◆ **DATA RECORDS**:
◇ ◇ ◇ ◇
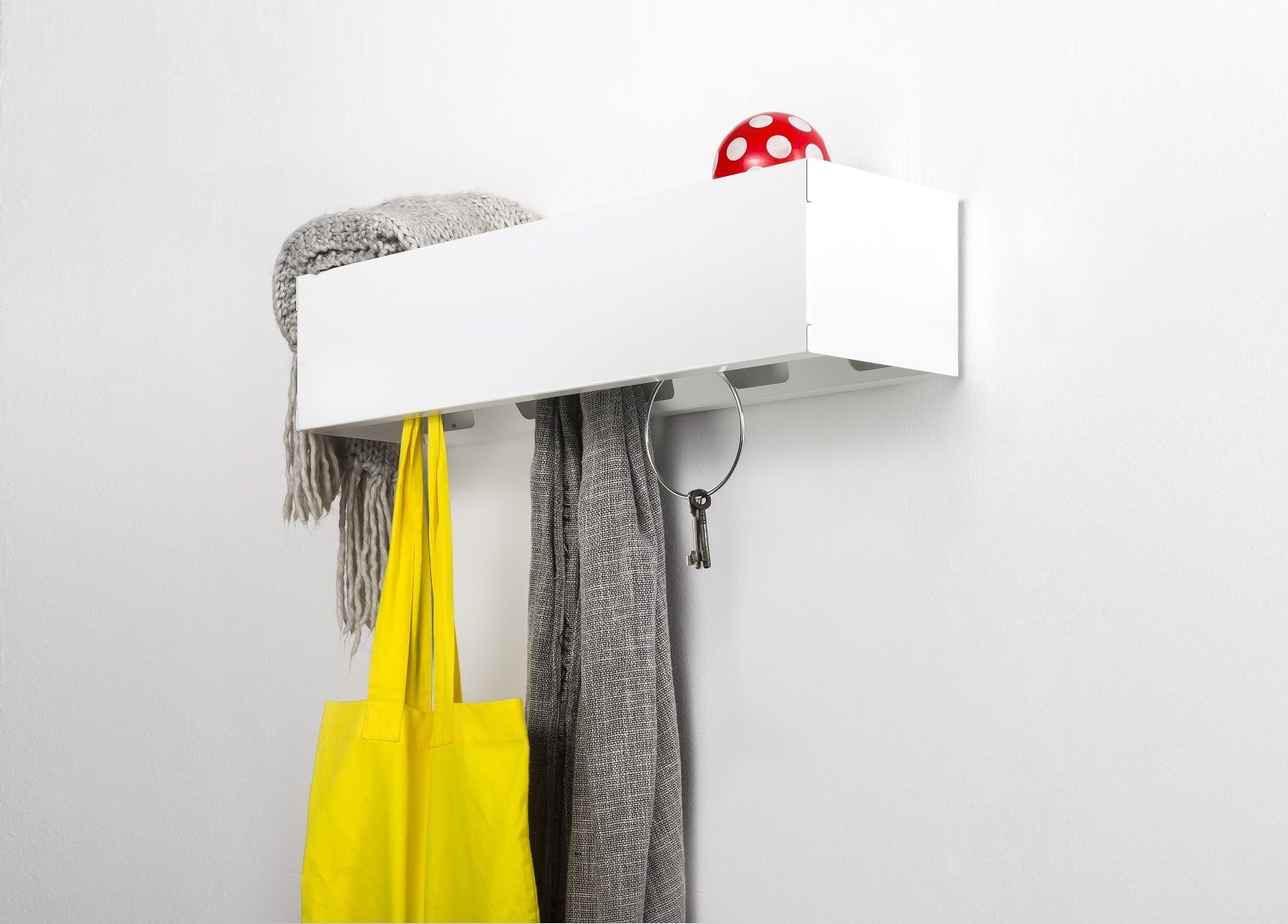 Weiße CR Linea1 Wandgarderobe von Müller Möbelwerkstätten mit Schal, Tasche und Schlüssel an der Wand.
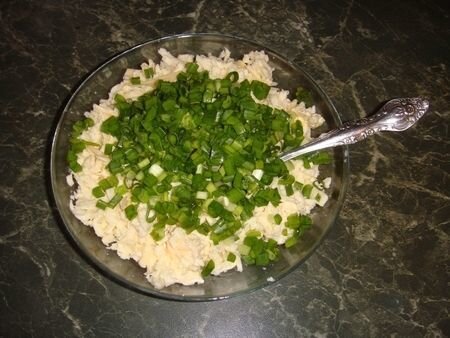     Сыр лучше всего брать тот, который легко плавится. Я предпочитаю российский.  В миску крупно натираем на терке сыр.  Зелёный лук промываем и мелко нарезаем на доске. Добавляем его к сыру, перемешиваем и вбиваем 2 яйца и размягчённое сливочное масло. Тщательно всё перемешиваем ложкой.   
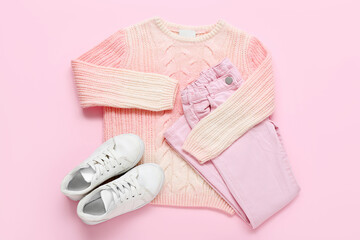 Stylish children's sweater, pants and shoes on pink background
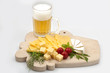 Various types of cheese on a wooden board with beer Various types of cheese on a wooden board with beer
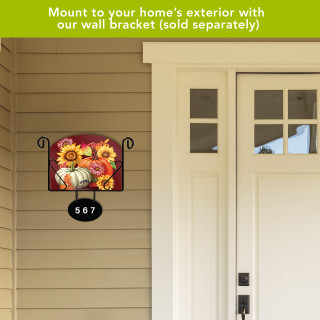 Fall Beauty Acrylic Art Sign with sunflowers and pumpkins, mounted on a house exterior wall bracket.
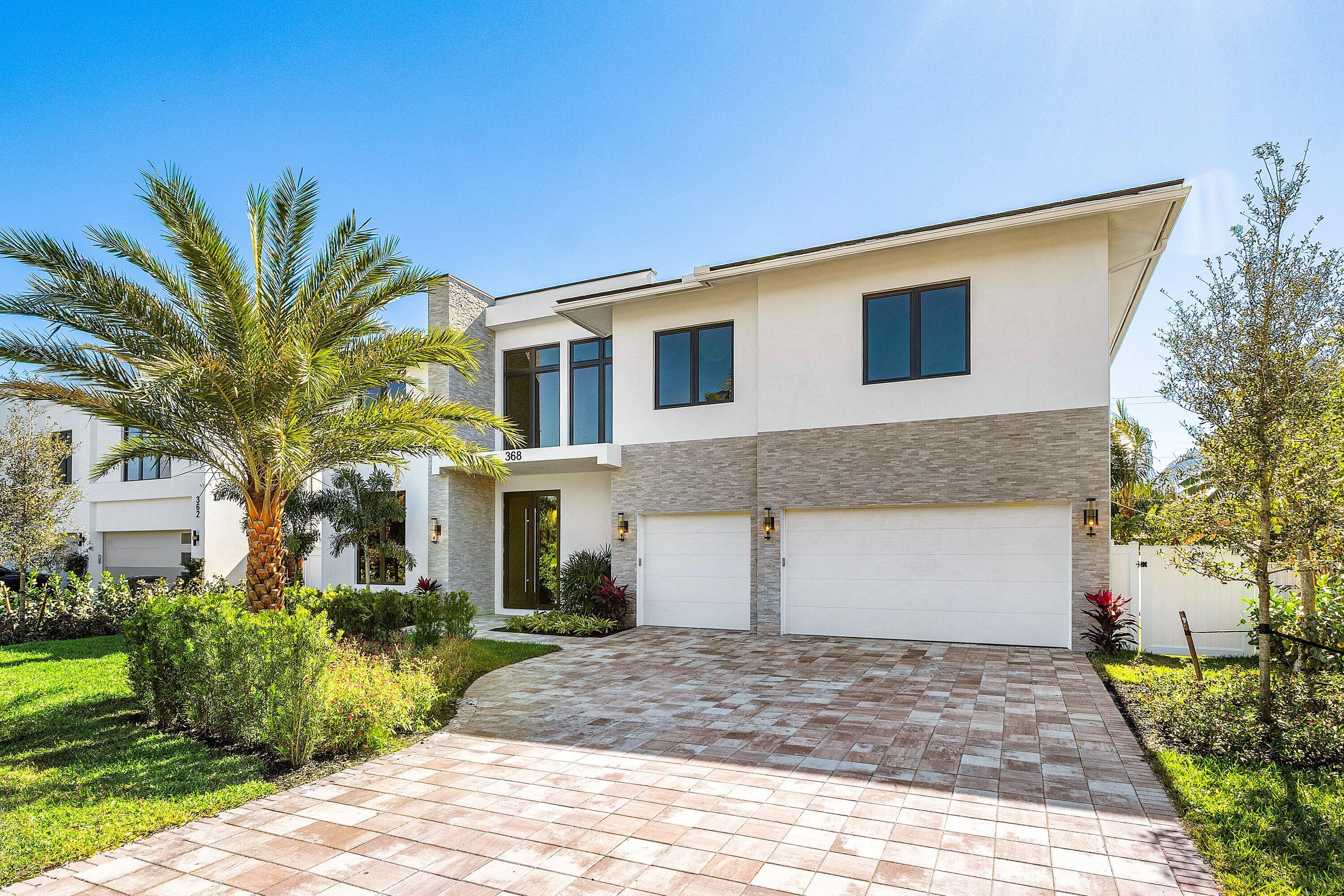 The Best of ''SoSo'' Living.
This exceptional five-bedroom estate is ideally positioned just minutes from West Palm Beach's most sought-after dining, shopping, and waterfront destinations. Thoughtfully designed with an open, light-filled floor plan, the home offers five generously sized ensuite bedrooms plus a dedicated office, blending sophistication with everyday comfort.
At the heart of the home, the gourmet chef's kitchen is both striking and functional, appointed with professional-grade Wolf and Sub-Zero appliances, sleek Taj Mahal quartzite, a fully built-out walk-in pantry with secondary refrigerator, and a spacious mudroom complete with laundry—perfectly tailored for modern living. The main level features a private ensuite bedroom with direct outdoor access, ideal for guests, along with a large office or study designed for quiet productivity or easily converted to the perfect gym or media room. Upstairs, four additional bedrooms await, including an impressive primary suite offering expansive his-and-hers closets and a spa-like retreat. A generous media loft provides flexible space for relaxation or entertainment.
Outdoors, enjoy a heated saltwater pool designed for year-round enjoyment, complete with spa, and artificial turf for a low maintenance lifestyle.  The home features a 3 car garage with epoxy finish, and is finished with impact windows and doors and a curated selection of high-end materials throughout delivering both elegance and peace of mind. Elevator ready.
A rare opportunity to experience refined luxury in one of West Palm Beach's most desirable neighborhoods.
◇ ◇ ◇ ◇
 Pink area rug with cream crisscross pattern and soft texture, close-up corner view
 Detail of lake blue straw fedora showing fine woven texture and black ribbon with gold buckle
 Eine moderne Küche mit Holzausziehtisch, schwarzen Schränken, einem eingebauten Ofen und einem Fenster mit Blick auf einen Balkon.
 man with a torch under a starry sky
◇ ◇ ◇ ◇
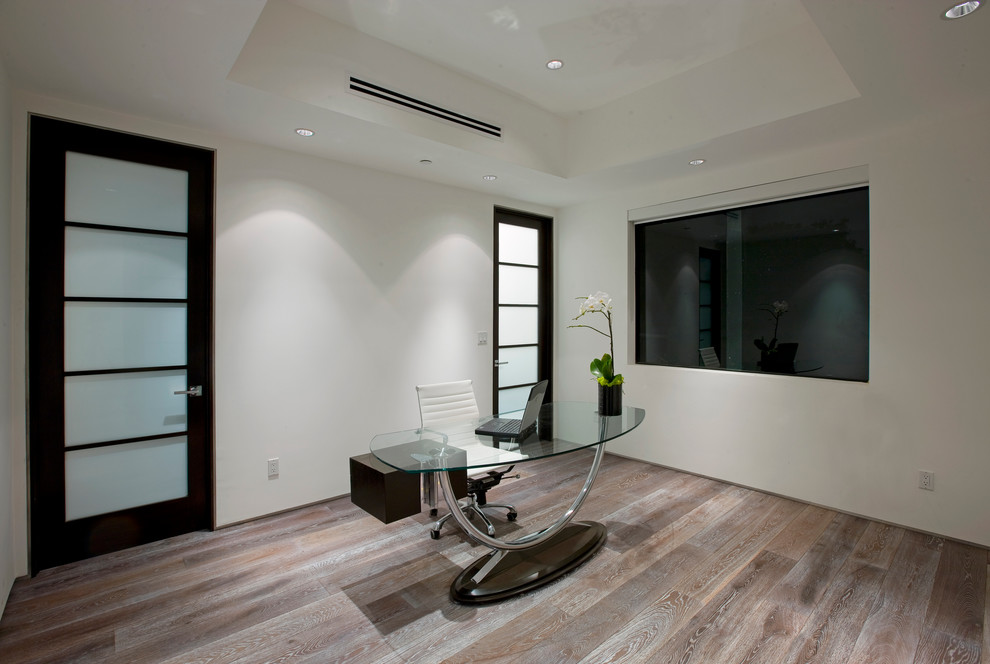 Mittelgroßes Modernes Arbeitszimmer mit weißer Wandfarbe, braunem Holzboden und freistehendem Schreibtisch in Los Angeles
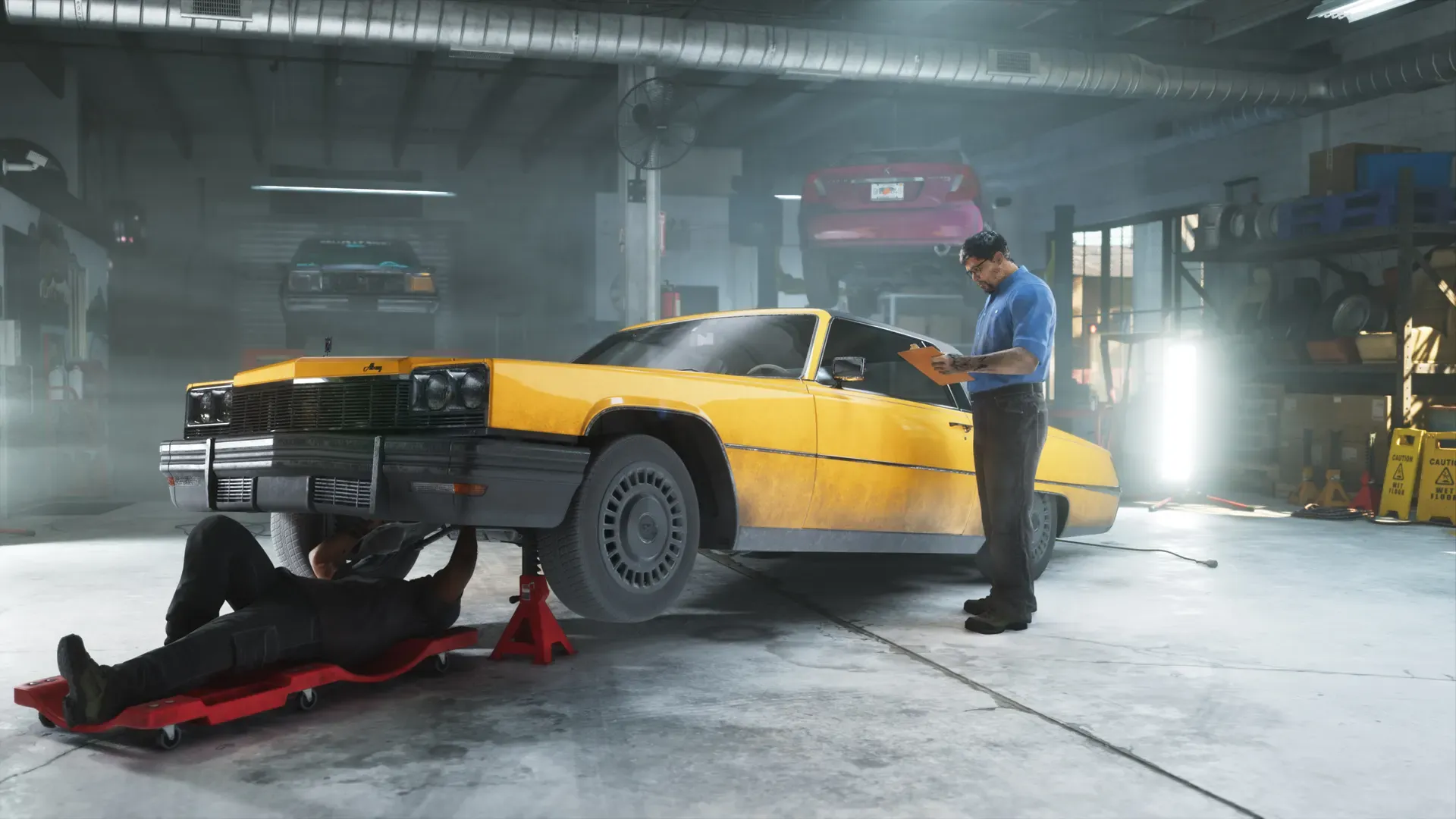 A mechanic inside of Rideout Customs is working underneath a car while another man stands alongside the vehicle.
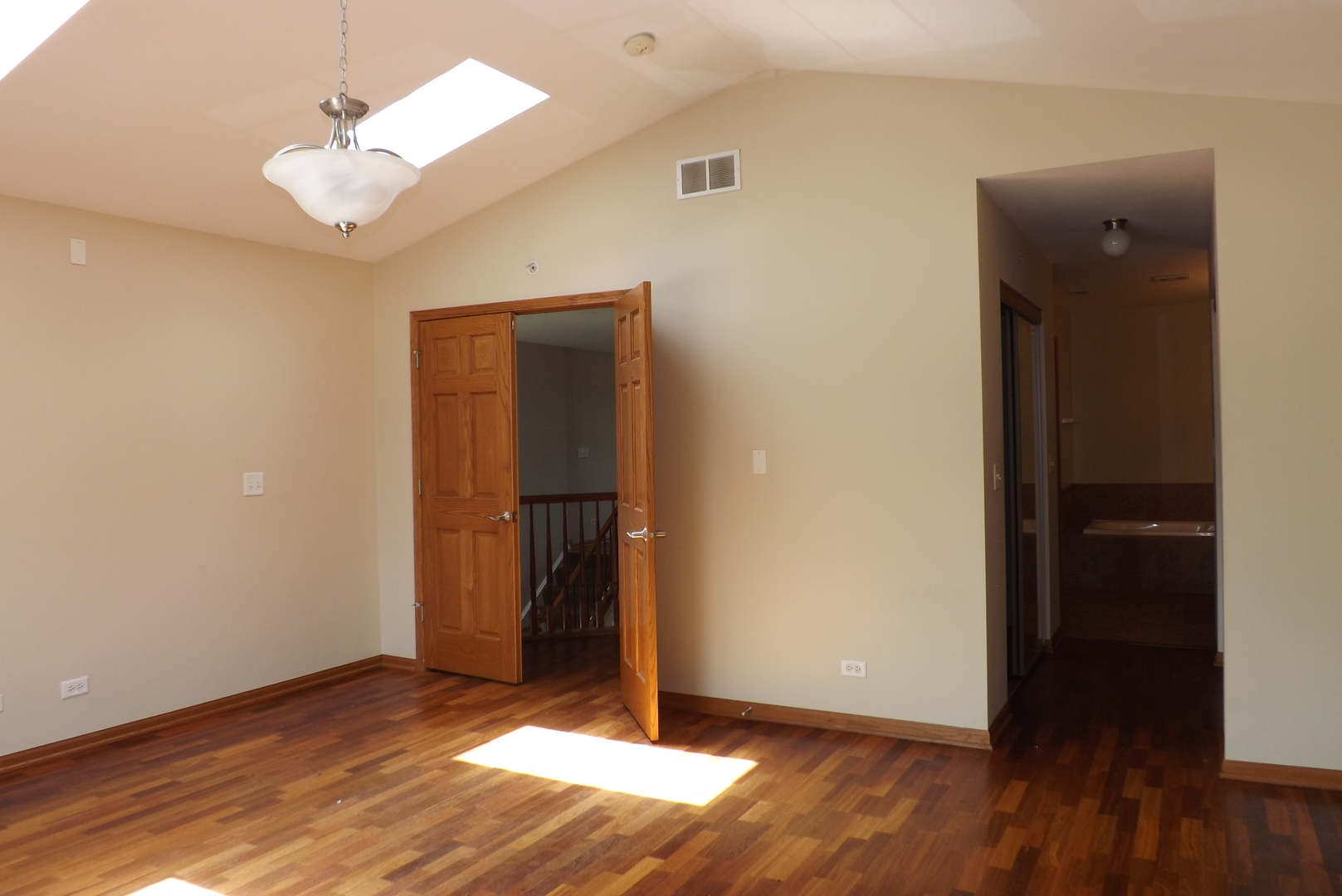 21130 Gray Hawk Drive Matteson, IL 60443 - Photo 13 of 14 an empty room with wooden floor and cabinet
◇ ◇ ◇ ◇
◆ **TASK DESCRIPTION**: Your answer must be the number of lines above that contain the word "office", stated alone.

◆ **EXERCISE SOLUTION**: 2